When Kalin Eshelman and her fiancé thought about the next phase of their lives and starting a family, moving was part of it. They had enjoyed their time in Chicago, but they were looking to Colorado or Arizona to start their next chapter.
Once the Covid-19 pandemic hit, her fiancé was laid off and she was forced to work from home. They saw it as an opportunity to get out of Chicago and be remote full-time.
“The Phoenix area was on our radar, it’s just that a lot of people beat us to it,” she said. “Everyone has the same plan as us, everyone’s going to Arizona now.”
Eshelman and her fiancé recently moved to Scottsdale and they are among the thousands of people around the country who chose to relocate and work remote full-time in the wake of the pandemic.
Last year Phoenix had a net inflow of more than 82,000 people, according to data from Redfin, which was the largest growth among U.S. metros in 2020.
Heading to the ‘burbs
Nationally, Apartment List researchers analyzed U.S. Census Bureau data and found that 16% of American workers moved between April 2020 and April 2021, which was the first time that the percentage of people who changed residence in a year increased in over a decade.
Eshelman works in sales for Chicago-based G2, a website that does business-to-business software reviews. She said the Valley was the right choice for them because it’s cheaper than Chicago, they can strike a better work-life balance being remote here and there is a tech boom happening in the area.

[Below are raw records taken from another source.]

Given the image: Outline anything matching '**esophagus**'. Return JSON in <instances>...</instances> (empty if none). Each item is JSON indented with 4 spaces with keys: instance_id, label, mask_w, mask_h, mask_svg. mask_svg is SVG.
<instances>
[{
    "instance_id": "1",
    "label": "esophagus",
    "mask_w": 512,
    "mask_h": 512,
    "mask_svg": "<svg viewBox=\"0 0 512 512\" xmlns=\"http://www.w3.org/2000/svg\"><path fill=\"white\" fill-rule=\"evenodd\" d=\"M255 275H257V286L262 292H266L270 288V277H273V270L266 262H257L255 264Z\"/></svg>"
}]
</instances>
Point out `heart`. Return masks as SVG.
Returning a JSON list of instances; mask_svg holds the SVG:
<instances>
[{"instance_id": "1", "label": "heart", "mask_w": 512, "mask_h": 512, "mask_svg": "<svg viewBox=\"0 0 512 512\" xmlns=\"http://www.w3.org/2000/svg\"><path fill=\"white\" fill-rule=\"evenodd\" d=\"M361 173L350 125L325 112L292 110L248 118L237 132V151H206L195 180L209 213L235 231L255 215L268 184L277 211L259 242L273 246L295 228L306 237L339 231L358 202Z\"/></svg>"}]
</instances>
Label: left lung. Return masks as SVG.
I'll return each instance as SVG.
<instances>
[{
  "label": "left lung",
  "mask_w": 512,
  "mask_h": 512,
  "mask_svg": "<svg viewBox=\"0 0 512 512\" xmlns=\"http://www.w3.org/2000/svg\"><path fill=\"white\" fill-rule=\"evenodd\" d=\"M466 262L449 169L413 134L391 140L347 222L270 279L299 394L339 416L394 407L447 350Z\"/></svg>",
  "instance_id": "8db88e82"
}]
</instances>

She said that when she started in her position two years ago, her entire team was in Chicago. But since the pandemic, many members of the team have left for the suburbs around town or fled to Ohio, New Jersey, Colorado and California.
Eshelman said she had never worked remotely in her career prior to Covid-19, but she’s since embraced her remote reality: She bought a standup desk, placed lights behind her computer monitors to enhance her video calls and bought an anti-fatigue mat to stand on in her new apartment.
The up and up
Daniel Murphy is another Valley newcomer destined for Tempe. Murphy spoke with the Business Journal in between packing up boxes in his Boston apartment.
“When the pandemic hit, my boss packed up his stuff and moved up to Vermont, from Boston. And that kind of opened my eyes,” he said. “I looked at my fiancée and I said, ‘You know, I think we could do this too, if we wanted to, why couldn’t we go to Arizona?’”
Murphy’s fiancée grew up in the Valley and he said they had long talked about moving here.
Murphy is the director of marketing at Privy, a Boston marketing software startup. Like Eshelman, he did not work remote prior to the pandemic and now some of his co-workers have spread out to other states. He said that Privvy shifted its policy to be a remote-first company, much like fellow tech startup Postscript.
Murphy said he incorrectly assumed that he could help establish a tech scene here before realizing how strong it already is.
“Coming from Boston, I’ve worked with some cool companies and there’s not really any tech going on in Phoenix, I’m gonna come down there and I’m gonna help change that,” he said, recalling his previous mindset. “And then I was like, oh my lord, there’s a million people out here that are working in tech. This is awesome.”
Murphy is also planning on launching a podcast next month called Tech in Arizona.
“It’s definitely a happening area, and I think it’s on the up and up,” he said.”I’m hoping over the next five to 10 years, it’s going to be an even bigger scene. And people like myself and others that are moving in can help play a role in that.”
Though Phoenix may be an appealing landing spot for people to go remote full time, newcomers have a steep challenge finding a home to purchase.
Eshelman has been looking for a house and she said that in her hunt so far, they’ve seen houses go for more than $100,000 over the asking price.